Emisinya pun kecil sekali. Bayangkan, manakala batu bara menghasilkan 850 ton emisi karbon per gigawatt per jam, minyak 750 gigawatt dan gas 500 gigawatt, energi nuklir cuma mengeluarkan emisi 8 gigawatt per jam.
Fakta-fakta ini membuat banyak kalangan yakin nuklir adalah "jalan keluar.". "Energi nuklir adalah pilihan yang tidak bisa ditawar lagi," kata Ketua Umum Persatuan Insinyur Indonesia (PII) Muhammad Said Didu.

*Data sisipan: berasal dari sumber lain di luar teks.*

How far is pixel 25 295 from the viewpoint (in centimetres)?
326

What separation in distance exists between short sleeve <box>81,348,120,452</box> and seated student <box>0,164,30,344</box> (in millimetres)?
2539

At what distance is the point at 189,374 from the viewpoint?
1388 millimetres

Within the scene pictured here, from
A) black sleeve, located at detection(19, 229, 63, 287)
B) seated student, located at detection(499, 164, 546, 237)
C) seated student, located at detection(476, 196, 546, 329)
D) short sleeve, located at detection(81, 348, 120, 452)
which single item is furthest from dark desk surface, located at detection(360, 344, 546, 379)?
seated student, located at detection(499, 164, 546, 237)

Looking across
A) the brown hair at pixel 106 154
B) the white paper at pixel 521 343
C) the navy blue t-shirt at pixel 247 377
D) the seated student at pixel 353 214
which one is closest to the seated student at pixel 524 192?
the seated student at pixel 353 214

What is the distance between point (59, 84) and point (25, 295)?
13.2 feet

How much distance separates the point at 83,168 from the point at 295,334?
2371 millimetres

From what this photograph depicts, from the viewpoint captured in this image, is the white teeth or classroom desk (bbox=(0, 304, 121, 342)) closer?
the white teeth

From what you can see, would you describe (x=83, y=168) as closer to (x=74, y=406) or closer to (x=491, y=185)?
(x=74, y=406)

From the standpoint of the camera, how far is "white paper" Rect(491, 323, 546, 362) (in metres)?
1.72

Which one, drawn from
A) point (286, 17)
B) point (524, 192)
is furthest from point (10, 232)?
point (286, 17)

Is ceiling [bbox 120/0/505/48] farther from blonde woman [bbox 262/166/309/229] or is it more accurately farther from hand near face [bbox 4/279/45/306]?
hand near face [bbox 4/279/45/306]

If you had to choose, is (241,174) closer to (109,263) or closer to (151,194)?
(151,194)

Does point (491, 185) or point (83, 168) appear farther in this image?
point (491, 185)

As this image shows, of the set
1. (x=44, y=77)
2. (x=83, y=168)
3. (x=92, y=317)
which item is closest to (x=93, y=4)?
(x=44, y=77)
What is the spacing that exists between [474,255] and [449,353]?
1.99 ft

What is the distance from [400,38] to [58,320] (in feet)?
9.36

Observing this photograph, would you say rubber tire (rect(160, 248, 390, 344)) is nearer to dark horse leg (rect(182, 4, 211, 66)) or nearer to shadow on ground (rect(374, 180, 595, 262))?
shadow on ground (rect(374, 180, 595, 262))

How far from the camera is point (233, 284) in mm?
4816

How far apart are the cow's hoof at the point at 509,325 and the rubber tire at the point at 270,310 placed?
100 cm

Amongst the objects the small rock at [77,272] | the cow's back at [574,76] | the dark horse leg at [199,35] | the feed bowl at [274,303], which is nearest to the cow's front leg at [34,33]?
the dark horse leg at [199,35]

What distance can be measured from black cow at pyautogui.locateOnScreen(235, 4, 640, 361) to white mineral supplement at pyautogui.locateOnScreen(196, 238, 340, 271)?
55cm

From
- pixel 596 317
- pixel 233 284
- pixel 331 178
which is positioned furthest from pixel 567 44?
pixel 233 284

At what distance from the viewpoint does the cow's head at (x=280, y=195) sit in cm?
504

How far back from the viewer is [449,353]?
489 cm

Indonesia pun didesak segera memiliki PLTN seperti diamanatkan UU 17 tahun 2007 yang menitahkan Indonesia mesti memanfaatkan nuklir paling lambat tahun 2019.
Niscaya
Sementara mantan Menristek BJ Habibie menilai keharusan bernuklir didasari oleh kecenderungan bahwa konsumsi energi Indonesia pada 2045 akan 483 persen dari tingkat konsumsi energi saat ini.
Lain dari itu, dibandingkan PLTU yang agresif dibangun Indonesia, PLTN lebih ramah lingkungan.
PLTU berdaya 1.000 MW, sebut Habibie, menghabiskan 3,7 juta ton batu bara per tahun dan melepaskan 6,7 juta ton CO2, 3.000 ton SO2, 8.500 ton NO2, dan debu halus 5.700 ton per tahun.
Lembaga-lembaga penting seperti Badan Pengawas Tenaga Nuklir (BAPETEN) sendiri secara implisit menganggap pemanfaatan tenaga nuklir sebagai keniscayaan.
"Singapura misalnya, dulu kontra tetapi sekarang berparadigma baru yaitu melihat Pembangkit Listrik Tenaga Nuklir perlu dibangun guna mengantisipasi kekurangan bahan bakar minyak dan gas di masa depan," kata Kepala BAPETEN As Natio Lasman.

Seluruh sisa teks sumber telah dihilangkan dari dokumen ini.